- _Direction 1_: Using the healthy recipes excerpt, decide whether each statement agrees with it: (a) the vegetable stir-fry dirties only one pan, (b) the tofu is left to drain for 15 to 20 minutes, and (c) each piece of naan is spread with about 2 Tbsp of marinara sauce. Answer yes or no for each, and quote the words of the excerpt that settle it.
- _Direction 2_: Repeat word for word the part of the healthy recipes excerpt from "4. Remove tofu" up to and including "broccoli, baby spinach)".

>> begin Selected passage

On a quest for some healthy, 5-ingredient recipes, we turned to the nutrition pros to dish out some of their favorite meals, made with a kitchen staple or two you’ve likely stocked up on for the quarantine. These easy meals check off all of boxes you want when you’re playing chef at home—super easy, quick, tasty, and definitely nutritious.
Keep reading for 9 healthy, 5-ingredient recipes that are stupid-easy to make:
1. Vegetable stir-fry
Need a way to eat lots of veggies, but sick of salads? Turn to this stir-fry, which is a favorite of Nora Minno, RD, an NYC-based dietitian and trainer for Daily Burn. “You really can’t go wrong—just use whatever veggies you have on hand, whether they’re fresh, frozen, canned, or left over from another meal,” she says. You’ll also love that you only have to dirty one pan for this recipe, so less dishes to do afterward.
4 cups of chopped veggies (fresh, canned, or frozen and thawed)
2 Tbsp of oil (sesame or vegetable oil)
14 oz. tofu
1/4 cup low-sodium soy sauce
1 tsp of garlic powder and/or 1 tsp ground ginger
Optional: Sriracha, ½ tbsp lemon juice
*Note: If using frozen veggies, thaw them in the microwave ahead of time and pour off any excess water.
1. Place block of tofu on plate with plate or cutting board on top. Place a heavy object on top (like box of rice or water bottle) and let sit for 5-10 minutes until water drains out. Pour water off and chop tofu into 1/2 inch cubes.
2. Heat half of the oil in a medium to large pan over high heat. Add in tofu and sear on all sides until golden brown (about two to three minutes per side).
3. While tofu is cooking, whisk together soy sauce and spices in a small bowl. (Add lemon juice and Sriracha if using). Set aside.
4. Remove tofu from pan and set aside. Add the remaining oil to the pan, followed by the chopped vegetables.
5. Sauté veggies for two to three minutes, then slowly pour sauce over top, stirring often so sauce doesn’t burn.
6. Add in tofu and let cook for another three to five minutes.
2. Mini flatbread pizzas
Pamela Nisevich Bede, RD, nutrition consultant for Swim, Bike, Run, Eat, and author of Sweat. Eat. Repeat., enjoys these "pizzas" so much because her kids can customize their own toppings. (Plus, who doesn’t love pizza?) Go ham on the veggies to boost the amount of vitamins and minerals. “The more color, the more vitamins,” she says.
4 small piece of naan or pita bread
1/2 cup marinara or pizza sauce
1 cup whole milk shredded mozzarella
1 cup chopped fresh veggies (like bell peppers, finely chopped raw broccoli, baby spinach)
1/2 cup sausage crumbles
1. Preheat oven to 350.
2. Line up ingredients on counter.
3. Spread each piece of naan with about 2 Tbsp marinara sauce and place on baking sheet.
4. Top each piece with your favorite toppings.
5. Place in preheated oven and bake until cheese is melted and begins to brown, about 10-15 minutes.

>> end Selected passage
>> begin Listing

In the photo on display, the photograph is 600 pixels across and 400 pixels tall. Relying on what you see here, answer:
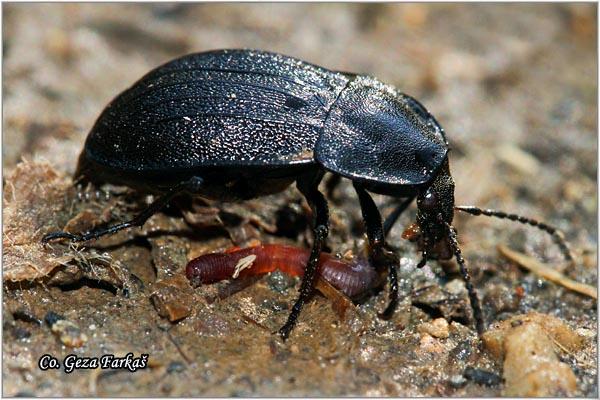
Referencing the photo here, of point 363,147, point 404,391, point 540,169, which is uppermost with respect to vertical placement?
point 363,147

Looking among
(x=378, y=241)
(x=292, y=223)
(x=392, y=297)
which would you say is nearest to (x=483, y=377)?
(x=392, y=297)

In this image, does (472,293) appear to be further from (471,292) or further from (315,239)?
(315,239)

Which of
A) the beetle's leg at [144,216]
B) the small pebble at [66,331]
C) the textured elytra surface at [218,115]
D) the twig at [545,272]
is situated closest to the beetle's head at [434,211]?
the textured elytra surface at [218,115]

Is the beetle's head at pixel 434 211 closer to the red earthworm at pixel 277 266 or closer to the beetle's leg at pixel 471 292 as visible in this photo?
the beetle's leg at pixel 471 292

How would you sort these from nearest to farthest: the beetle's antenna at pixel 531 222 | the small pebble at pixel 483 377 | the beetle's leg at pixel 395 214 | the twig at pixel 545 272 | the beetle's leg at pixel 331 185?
1. the small pebble at pixel 483 377
2. the beetle's antenna at pixel 531 222
3. the twig at pixel 545 272
4. the beetle's leg at pixel 395 214
5. the beetle's leg at pixel 331 185

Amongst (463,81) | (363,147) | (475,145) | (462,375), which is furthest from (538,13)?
(462,375)

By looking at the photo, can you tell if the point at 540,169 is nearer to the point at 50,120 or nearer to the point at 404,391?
the point at 404,391

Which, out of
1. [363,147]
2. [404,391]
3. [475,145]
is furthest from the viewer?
[475,145]

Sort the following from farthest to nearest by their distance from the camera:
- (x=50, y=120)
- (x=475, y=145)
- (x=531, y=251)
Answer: (x=475, y=145), (x=50, y=120), (x=531, y=251)
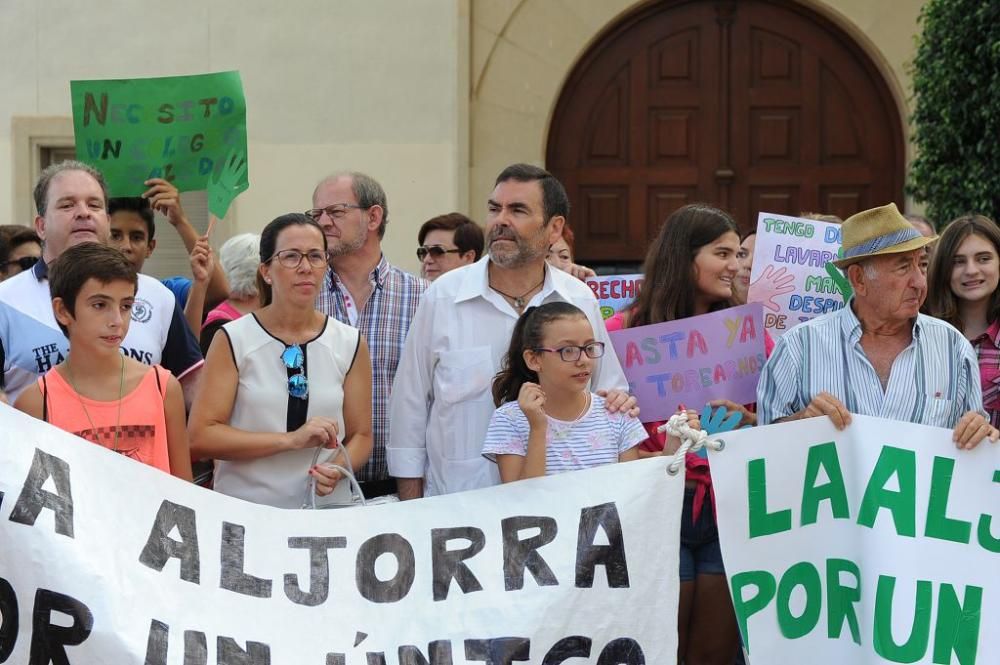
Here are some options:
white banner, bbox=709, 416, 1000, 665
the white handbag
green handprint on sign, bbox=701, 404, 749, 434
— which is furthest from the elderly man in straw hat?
the white handbag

>> end Listing

- _Worked solution 1_:
(a) Yes: "you only have to dirty one pan for this recipe"
(b) No: "let sit for 5-10 minutes until water drains out"
(c) Yes: "Spread each piece of naan with about 2 Tbsp marinara sauce"

- _Worked solution 2_:
4. Remove tofu from pan and set aside. Add the remaining oil to the pan, followed by the chopped vegetables.
5. Sauté veggies for two to three minutes, then slowly pour sauce over top, stirring often so sauce doesn’t burn.
6. Add in tofu and let cook for another three to five minutes.
2. Mini flatbread pizzas
Pamela Nisevich Bede, RD, nutrition consultant for Swim, Bike, Run, Eat, and author of Sweat. Eat. Repeat., enjoys these "pizzas" so much because her kids can customize their own toppings. (Plus, who doesn’t love pizza?) Go ham on the veggies to boost the amount of vitamins and minerals. “The more color, the more vitamins,” she says.
4 small piece of naan or pita bread
1/2 cup marinara or pizza sauce
1 cup whole milk shredded mozzarella
1 cup chopped fresh veggies (like bell peppers, finely chopped raw broccoli, baby spinach)